Researchers have demonstrated a method of reversing bone loss and inflammation for patients with leukocyte adhesion deficiency (LAD).
Leukocyte adhesion deficiency is a rare but life-threatening disease. Patients can succumb to bacterial infections because their immune systems lack a molecule required by immune cells, neutrophils, to go to the site of infection.
These patients often lose their teeth early in life, and the University of Pennsylvania School of Dental Medicine teamed with investigators from the National Institutes of Health (NIH) to help them.
The work was led by Penn Dental Medicine's George Hajishengallis, DDS, PhD, a professor in the department of microbiology, in collaboration with Niki Moutsopoulos, DDS, PhD, of the National Institute of Dental and Craniofacial Research.
Researchers used to believe that LAD patients developed severe periodontitis because of this inability of neutrophils to cross from the bloodstream into gingival tissue. Bacteria, therefore, were believed to thrive unchecked in the gingiva.
The view was so reasonable that nobody had questioned it, Dr. Hajishengallis explained, but the new study, published in Science Translational Medicine (March 26, 2014, Vol. 6:229, pp. 229ra40), challenges this assumption.

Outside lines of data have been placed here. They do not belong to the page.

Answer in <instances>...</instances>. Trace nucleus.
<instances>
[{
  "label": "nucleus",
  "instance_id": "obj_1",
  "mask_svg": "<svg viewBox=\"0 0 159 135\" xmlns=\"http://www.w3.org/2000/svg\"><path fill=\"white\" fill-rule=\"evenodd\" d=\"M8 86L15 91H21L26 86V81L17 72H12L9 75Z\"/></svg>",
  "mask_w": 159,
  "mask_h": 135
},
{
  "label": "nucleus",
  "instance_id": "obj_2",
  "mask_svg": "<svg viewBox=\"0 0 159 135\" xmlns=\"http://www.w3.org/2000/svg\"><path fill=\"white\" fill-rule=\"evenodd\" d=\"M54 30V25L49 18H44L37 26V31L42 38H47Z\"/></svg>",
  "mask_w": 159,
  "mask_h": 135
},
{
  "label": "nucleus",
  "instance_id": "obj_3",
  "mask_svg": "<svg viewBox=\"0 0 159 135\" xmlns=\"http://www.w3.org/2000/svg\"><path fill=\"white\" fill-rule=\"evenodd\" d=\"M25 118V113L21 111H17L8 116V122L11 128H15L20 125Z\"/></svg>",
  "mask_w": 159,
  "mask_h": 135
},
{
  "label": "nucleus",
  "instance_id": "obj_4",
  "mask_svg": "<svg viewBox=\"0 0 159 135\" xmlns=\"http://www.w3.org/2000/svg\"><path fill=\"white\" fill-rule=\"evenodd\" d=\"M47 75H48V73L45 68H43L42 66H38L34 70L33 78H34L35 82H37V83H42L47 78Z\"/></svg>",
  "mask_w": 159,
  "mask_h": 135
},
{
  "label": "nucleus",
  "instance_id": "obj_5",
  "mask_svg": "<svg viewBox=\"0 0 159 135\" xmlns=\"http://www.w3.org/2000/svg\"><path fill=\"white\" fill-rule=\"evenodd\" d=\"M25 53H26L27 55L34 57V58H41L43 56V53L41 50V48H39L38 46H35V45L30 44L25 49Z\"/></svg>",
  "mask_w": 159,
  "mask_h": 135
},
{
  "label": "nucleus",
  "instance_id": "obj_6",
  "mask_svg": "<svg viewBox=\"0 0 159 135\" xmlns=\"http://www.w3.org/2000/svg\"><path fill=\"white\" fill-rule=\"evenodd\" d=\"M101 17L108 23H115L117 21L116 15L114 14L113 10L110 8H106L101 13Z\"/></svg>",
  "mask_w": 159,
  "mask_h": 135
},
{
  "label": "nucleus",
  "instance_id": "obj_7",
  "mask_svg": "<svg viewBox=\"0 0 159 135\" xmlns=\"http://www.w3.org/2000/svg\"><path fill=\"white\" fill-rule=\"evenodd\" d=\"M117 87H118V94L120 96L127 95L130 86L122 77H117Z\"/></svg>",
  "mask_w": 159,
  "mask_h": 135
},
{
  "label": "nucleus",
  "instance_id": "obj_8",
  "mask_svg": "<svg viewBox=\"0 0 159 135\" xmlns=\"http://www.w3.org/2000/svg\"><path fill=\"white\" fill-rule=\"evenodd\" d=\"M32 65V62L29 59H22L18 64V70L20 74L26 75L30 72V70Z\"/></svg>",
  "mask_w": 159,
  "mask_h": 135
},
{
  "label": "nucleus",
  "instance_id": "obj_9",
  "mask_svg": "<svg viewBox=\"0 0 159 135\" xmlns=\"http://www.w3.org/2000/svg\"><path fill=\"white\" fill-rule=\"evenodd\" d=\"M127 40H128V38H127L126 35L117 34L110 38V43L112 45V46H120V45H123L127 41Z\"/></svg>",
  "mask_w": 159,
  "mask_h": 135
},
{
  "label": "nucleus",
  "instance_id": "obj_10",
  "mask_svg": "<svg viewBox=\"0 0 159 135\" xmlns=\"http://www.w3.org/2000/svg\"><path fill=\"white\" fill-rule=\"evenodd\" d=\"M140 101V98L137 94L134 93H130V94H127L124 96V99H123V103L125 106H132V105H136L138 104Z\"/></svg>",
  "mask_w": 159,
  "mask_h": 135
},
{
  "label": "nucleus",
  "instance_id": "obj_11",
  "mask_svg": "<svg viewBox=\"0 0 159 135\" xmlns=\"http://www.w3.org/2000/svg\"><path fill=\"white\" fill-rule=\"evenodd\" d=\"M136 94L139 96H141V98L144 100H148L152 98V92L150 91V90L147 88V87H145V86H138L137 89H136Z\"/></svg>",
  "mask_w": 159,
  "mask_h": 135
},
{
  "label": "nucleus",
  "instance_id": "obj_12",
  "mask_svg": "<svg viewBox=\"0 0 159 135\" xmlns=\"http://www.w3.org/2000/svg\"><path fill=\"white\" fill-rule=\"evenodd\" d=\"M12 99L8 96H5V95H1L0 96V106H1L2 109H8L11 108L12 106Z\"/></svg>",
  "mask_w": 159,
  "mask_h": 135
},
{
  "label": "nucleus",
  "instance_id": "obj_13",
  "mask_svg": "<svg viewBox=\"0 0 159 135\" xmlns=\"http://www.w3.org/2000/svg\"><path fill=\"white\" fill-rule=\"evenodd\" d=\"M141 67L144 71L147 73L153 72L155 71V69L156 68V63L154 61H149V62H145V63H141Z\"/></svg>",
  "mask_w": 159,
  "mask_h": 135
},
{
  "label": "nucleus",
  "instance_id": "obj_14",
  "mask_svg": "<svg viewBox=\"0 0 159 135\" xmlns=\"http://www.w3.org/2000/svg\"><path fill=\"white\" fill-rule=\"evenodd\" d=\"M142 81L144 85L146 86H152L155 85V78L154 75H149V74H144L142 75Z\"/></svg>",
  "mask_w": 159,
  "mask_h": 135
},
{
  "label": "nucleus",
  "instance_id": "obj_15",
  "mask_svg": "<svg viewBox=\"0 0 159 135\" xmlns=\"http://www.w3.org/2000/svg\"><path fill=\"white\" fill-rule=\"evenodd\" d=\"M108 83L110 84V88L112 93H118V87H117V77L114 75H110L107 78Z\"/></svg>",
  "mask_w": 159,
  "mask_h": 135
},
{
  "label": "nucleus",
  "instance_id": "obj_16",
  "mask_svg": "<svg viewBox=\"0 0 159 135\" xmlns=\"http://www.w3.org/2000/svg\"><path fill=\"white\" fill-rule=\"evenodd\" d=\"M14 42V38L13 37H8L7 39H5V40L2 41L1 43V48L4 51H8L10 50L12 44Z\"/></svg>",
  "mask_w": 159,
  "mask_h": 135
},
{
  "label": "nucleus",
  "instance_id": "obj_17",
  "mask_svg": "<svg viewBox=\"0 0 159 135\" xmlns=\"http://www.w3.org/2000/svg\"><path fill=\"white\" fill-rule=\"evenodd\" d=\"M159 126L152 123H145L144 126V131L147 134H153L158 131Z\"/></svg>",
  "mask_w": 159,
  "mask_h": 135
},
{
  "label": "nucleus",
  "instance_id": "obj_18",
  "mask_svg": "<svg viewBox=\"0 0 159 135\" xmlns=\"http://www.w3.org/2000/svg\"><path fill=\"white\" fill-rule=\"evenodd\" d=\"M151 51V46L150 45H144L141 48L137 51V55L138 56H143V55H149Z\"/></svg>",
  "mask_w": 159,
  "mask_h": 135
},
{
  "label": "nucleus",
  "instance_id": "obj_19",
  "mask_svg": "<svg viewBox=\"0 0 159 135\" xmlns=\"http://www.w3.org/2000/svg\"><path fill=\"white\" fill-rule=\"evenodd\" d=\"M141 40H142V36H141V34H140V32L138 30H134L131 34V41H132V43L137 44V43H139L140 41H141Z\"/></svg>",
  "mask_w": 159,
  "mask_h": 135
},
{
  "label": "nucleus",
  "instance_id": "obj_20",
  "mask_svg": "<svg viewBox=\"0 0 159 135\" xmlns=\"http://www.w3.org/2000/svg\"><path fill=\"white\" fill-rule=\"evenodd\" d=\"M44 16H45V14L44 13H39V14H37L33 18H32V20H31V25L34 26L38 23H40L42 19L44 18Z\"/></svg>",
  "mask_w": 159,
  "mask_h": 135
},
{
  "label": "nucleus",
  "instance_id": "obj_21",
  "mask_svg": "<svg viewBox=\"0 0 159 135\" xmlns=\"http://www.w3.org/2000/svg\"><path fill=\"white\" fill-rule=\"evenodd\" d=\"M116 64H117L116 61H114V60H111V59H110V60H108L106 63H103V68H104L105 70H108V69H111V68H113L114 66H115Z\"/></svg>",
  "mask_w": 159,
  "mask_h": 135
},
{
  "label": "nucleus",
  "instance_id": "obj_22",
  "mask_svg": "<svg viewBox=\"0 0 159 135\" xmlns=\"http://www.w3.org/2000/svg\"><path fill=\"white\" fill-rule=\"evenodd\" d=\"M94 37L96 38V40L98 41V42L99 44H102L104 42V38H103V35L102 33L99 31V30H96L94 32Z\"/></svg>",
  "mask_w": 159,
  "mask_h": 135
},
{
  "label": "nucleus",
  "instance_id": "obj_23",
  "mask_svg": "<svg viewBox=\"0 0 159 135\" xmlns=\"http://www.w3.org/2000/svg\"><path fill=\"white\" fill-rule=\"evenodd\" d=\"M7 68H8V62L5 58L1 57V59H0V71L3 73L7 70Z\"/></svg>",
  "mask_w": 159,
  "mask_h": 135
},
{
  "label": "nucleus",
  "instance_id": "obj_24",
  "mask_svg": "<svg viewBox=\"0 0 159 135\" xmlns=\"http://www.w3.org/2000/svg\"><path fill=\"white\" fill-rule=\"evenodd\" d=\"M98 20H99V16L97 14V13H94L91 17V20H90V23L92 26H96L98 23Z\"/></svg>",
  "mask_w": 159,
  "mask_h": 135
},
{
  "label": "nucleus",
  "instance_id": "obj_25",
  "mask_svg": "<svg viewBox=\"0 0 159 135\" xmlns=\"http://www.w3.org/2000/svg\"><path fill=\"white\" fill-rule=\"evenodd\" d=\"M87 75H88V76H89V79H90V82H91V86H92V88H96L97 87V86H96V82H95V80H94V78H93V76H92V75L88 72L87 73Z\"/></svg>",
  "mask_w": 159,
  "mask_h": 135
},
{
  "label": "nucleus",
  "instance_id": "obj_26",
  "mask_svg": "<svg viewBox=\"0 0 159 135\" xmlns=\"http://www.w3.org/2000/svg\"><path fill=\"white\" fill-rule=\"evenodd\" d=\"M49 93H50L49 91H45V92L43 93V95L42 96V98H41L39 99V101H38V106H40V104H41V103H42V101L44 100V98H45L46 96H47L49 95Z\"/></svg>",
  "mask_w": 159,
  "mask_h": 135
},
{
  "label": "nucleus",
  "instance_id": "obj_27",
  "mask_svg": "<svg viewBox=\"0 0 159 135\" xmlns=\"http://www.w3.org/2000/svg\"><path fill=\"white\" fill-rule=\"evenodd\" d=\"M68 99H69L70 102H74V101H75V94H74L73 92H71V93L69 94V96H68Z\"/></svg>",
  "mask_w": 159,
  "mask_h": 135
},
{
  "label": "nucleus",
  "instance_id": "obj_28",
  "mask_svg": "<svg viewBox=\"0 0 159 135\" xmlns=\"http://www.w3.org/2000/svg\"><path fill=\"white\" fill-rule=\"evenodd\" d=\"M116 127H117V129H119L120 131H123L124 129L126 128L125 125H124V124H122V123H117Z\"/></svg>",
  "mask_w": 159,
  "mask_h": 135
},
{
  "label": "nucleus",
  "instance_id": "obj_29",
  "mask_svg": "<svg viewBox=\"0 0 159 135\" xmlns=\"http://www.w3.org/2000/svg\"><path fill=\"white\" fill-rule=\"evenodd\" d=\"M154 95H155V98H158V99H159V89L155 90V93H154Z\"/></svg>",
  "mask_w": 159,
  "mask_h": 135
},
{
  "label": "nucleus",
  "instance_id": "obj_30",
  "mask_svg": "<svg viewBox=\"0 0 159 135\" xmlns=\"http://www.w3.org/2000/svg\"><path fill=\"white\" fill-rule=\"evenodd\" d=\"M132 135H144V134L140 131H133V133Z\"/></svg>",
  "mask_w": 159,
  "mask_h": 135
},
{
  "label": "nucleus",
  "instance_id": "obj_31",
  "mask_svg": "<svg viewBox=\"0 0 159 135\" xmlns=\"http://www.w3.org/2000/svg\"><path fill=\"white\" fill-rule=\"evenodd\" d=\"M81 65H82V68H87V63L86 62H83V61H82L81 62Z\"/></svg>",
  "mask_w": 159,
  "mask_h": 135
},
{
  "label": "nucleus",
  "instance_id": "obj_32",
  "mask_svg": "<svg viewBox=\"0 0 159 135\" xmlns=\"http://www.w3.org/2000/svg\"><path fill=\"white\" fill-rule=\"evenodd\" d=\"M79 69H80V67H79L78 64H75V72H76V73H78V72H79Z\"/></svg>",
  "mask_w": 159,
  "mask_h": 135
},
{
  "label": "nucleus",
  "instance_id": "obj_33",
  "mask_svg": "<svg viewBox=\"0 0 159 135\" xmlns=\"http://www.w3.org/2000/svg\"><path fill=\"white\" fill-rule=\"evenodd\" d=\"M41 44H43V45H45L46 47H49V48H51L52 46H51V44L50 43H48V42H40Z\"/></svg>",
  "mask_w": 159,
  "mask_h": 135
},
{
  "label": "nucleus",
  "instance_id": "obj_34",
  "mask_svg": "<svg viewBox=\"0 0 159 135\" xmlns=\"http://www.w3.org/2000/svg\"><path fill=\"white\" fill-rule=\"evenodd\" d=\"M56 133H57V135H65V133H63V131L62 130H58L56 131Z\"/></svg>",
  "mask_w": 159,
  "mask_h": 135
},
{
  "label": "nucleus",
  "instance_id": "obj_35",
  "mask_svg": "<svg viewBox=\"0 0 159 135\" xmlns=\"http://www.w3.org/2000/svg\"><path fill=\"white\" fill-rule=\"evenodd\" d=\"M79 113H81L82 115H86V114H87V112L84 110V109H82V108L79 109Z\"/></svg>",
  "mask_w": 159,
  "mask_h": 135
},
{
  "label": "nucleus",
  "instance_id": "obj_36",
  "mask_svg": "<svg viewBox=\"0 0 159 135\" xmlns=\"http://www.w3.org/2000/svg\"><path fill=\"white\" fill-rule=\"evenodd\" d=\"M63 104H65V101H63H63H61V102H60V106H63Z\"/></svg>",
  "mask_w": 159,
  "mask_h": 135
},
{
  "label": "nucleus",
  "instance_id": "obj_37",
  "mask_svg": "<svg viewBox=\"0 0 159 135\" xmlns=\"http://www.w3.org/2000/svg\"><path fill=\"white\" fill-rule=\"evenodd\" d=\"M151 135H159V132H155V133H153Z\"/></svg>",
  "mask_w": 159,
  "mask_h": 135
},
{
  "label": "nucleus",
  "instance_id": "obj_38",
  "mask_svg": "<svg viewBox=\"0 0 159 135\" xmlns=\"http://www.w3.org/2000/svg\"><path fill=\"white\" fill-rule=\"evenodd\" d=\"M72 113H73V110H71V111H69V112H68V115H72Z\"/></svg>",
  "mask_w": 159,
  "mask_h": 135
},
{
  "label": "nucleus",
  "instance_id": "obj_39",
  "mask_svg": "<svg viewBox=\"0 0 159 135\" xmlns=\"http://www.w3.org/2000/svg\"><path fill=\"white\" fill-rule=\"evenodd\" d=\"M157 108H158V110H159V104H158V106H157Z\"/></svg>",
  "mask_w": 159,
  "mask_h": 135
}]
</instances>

The team observed that periodontal disease and bone loss continued unchecked even when LAD patients were given antibiotics or had their plaque removed. As expected, the LAD patients did not have neutrophils in their gingival tissue, only in the bloodstream. Looking more closely, however, they realized that these patients had abundant bacteria on the surface of their teeth but normal bacterial levels inside their gingiva.
This was a very different form of periodontitis than what is seen in otherwise healthy people, in which the neutrophils can cause disease by being too active or present at high numbers in the gingiva.
To understand what was unique about the LAD patients' disease, the researchers examined their immune system-related genes and proteins. Compared with people with periodontitis or gingivitis who were otherwise healthy, one molecule in particular stood out: People with LAD had very high levels of IL-17 mRNA and IL-17-expressing cells in their gingival tissue.
These findings matched up with what the researchers had observed in mice that were bred to lack LFA-1, a molecule that normally helps neutrophils exit the bloodstream. Like human LAD patients, these mice had serious periodontal disease early in life, and their gingiva contained high levels of IL-17 mRNA and protein, as well as IL-23, a protein in the same pathway as IL-17.
IL-17 is in a signaling pathway that acts as a feedback loop for the immune system. When the pathway senses that a tissue contains few neutrophils, levels of IL-23 and IL-17 go up, encouraging more neutrophil production and migration from the bloodstream into the tissue. But, because LAD patients' neutrophils cannot move into the tissue, this pathway goes awry, leading to inflammation.
Not only can IL-17 encourage inflammation, but it can also encourage the development of osteoclasts, cells that break down bone, in this case teeth.
The researchers suspected that the bone loss was occurring because of IL-17 and not because the neutrophils could not control the bacterial infection.
To determine whether IL-17 or IL-23 was to blame for the periodontitis and bone loss in the mice with the LAD-like disease, the researchers injected molecules that block these proteins' activity in their gingiva.
They found out that blocking these two inhibited inflammation and bone loss, as well as the bacterial overgrowth. Periodontal bacteria thrive on inflammation, and consuming the breakdown products of tissues is how they get their food, Dr. Hajishengallis explained. Inhibiting inflammation starves them.
This result suggests that the reason bacterial numbers are so high in these mice, and, by extension, human LAD patients, is not because of a defect in the immune system's surveillance mechanism but because of the inflammation caused by the immune system's abnormal response to normal levels of bacteria in the gingiva, the study authors stated.
In other words, the bacterial overgrowth is the result and not the cause of this type of periodontitis, Dr. Hajishengallis noted.
Molecules that target and inhibit the activity of IL-17 are already used to treat autoimmune diseases such as psoriasis and rheumatoid arthritis, so the researchers want to see whether these compounds could also be used to treat periodontitis in LAD patients.